* [Directions]: Output the text of each of the items below word for word, leaving out the pictures.
***
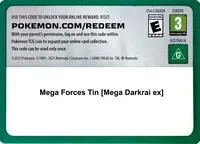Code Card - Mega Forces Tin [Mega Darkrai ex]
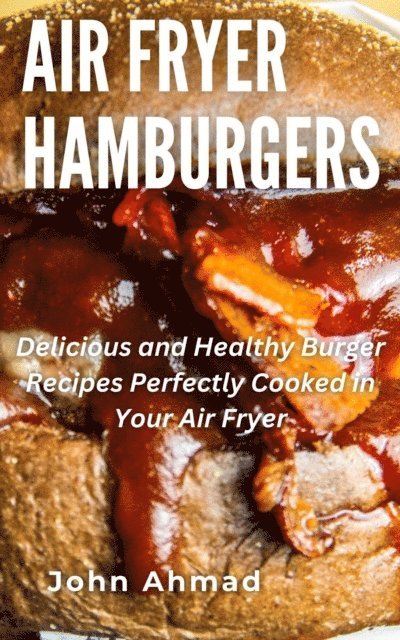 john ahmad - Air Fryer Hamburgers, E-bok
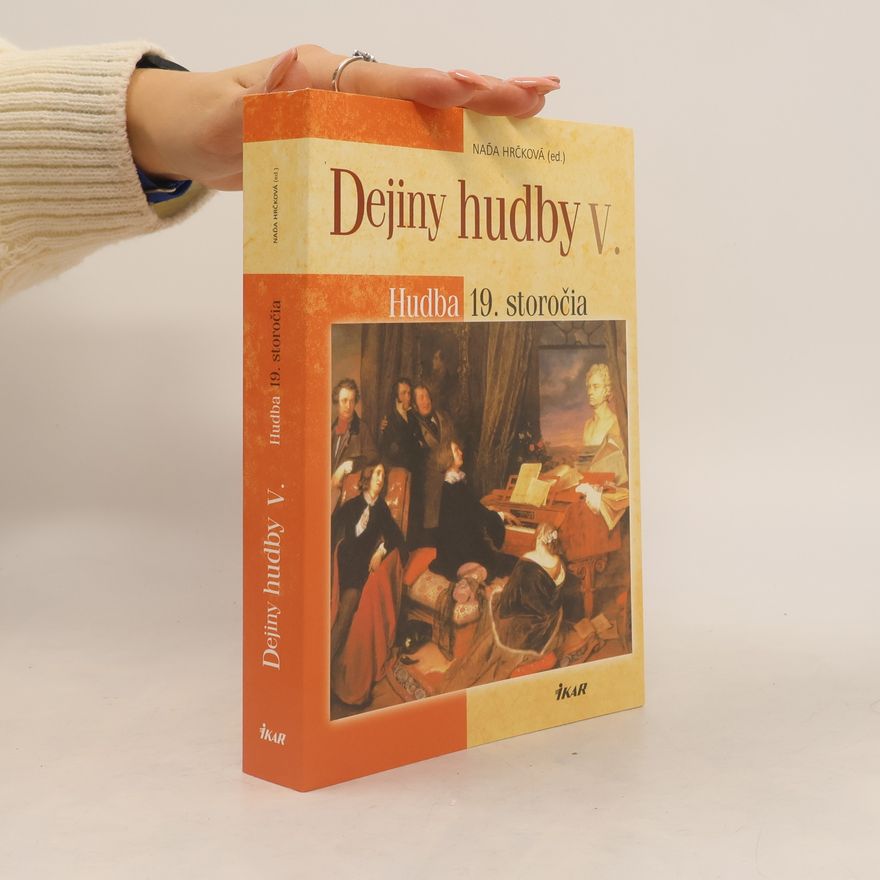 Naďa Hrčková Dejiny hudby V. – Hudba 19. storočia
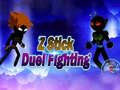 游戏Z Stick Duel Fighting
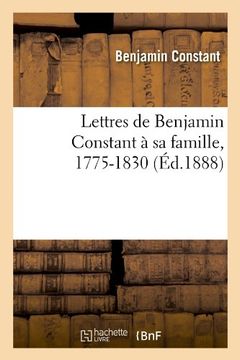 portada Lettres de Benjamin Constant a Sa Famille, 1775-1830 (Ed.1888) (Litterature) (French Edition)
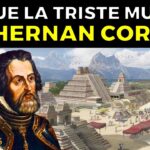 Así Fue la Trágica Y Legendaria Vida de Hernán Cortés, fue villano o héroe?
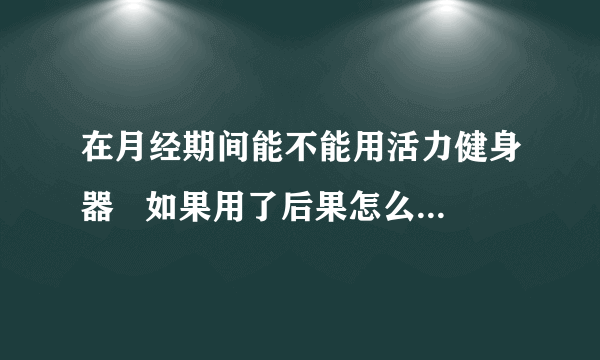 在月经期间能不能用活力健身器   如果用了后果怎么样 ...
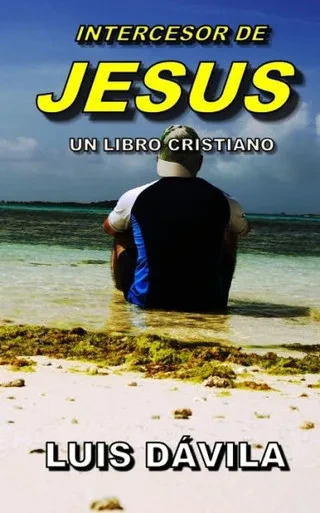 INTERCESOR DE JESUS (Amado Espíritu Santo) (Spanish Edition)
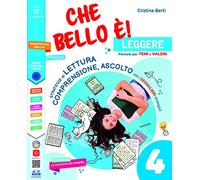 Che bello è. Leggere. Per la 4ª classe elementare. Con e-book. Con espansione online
***
* [Worked solution]:
Code Card - Mega Forces Tin [Mega Darkrai ex]
 john ahmad - Air Fryer Hamburgers, E-bok
 Naďa Hrčková Dejiny hudby V. – Hudba 19. storočia
 游戏Z Stick Duel Fighting
 portada Lettres de Benjamin Constant a Sa Famille, 1775-1830 (Ed.1888) (Litterature) (French Edition)
 Así Fue la Trágica Y Legendaria Vida de Hernán Cortés, fue villano o héroe?
 在月经期间能不能用活力健身器   如果用了后果怎么样 ...
 INTERCESOR DE JESUS (Amado Espíritu Santo) (Spanish Edition)
 Che bello è. Leggere. Per la 4ª classe elementare. Con e-book. Con espansione online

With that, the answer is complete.